Hi it will be nice if you use java an annotations for this. I think what @sunbiz is saying is you will need to extend the hapi models like so

` @table

Custompatient extends Patient{ }`

then you can add any other annotations you need. You should generally try to avoid xml based configurations if they can be done with annotations.


(Prashadi) #47

@yashdsaraf one more question. If we take patient as example. Will patient representation stored in a single column or will you use columns such as name, age, dateOfBirth and etc to store the patient details separately?


(Lenya Hope Nembi) #48

@enyachoke I tried this approach in my spring-data app for Radiology but got the same error only primitive types and Collections or Maps of primitive types are allowed Full Stack Trace

This is my example model

package com.example.cassandra.model;

import org.hl7.fhir.dstu3.model.ImagingStudy;
import org.springframework.data.cassandra.core.mapping.PrimaryKey;
import org.springframework.data.cassandra.core.mapping.Table;

@Table
public class CustomImagingStudy extends ImagingStudy {

    @PrimaryKey
    private String id;

}


(Yash D. Saraf) #49

@prashadi I created a sample Patient model locally with three fields

@Table
public class Patient {

 @PrimaryKey
 private UUID id;

 private String name;

 private Date birthDate;

getters, setters, constructors...

and attached it to a spring data repository with cassandra configuration’s schema action set to drop all and create only known tables on application startup.
This gave me the following schema,

cqlsh> describe cassandra.patient

CREATE TABLE cassandra.patient (
    id uuid PRIMARY KEY,
    birthdate timestamp,
    name text
) WITH bloom_filter_fp_chance = 0.01
    AND caching = {'keys': 'ALL', 'rows_per_partition': 'NONE'}
    AND comment = ''
    AND compaction = {'class': 'org.apache.cassandra.db.compaction.SizeTieredCompactionStrategy', 'max_threshold': '32', 'min_threshold': '4'}
    AND compression = {'chunk_length_in_kb': '64', 'class': 'org.apache.cassandra.io.compress.LZ4Compressor'}
    AND crc_check_chance = 1.0
    AND dclocal_read_repair_chance = 0.1
    AND default_time_to_live = 0
    AND gc_grace_seconds = 864000
    AND max_index_interval = 2048
    AND memtable_flush_period_in_ms = 0
    AND min_index_interval = 128
    AND read_repair_chance = 0.0
    AND speculative_retry = '99PERCENTILE';

So it seems spring data cassandra treats each field as a separate column.


(Prashadi) #50

Thanks for the information @yashdsaraf. @sunbiz previously thought of storing the entire resource in the single column. For me I just need the format so I can load the data from Cassandra appropriately.


(Saptarshi Purkayastha) #51

No, I didnt mean using the XML configuration. I dont see any repo for this work, so that I can point out how to solve this.


(Yash D. Saraf) #52

@sunbiz I was trying cassandra out on a sample spring boot app, here’s the link.

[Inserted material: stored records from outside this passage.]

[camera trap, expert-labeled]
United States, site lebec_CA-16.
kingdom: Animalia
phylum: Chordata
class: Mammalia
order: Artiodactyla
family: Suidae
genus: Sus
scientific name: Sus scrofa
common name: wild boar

When you run it, it’ll throw an error showing Unconfigured table Patient. I was able to solve this by annotating a subclass of HAPI’s Patient model with @Table (I haven’t pushed that yet). But it still throws an error of missing primary key attribute which needs either @PrimaryKey or @Id annotation to be applied on a field (I tried to apply them on overridden getter/setter, that didn’t seem to work though).

PS: That repo also has a custom converter for BooleanType to Boolean and vice versa.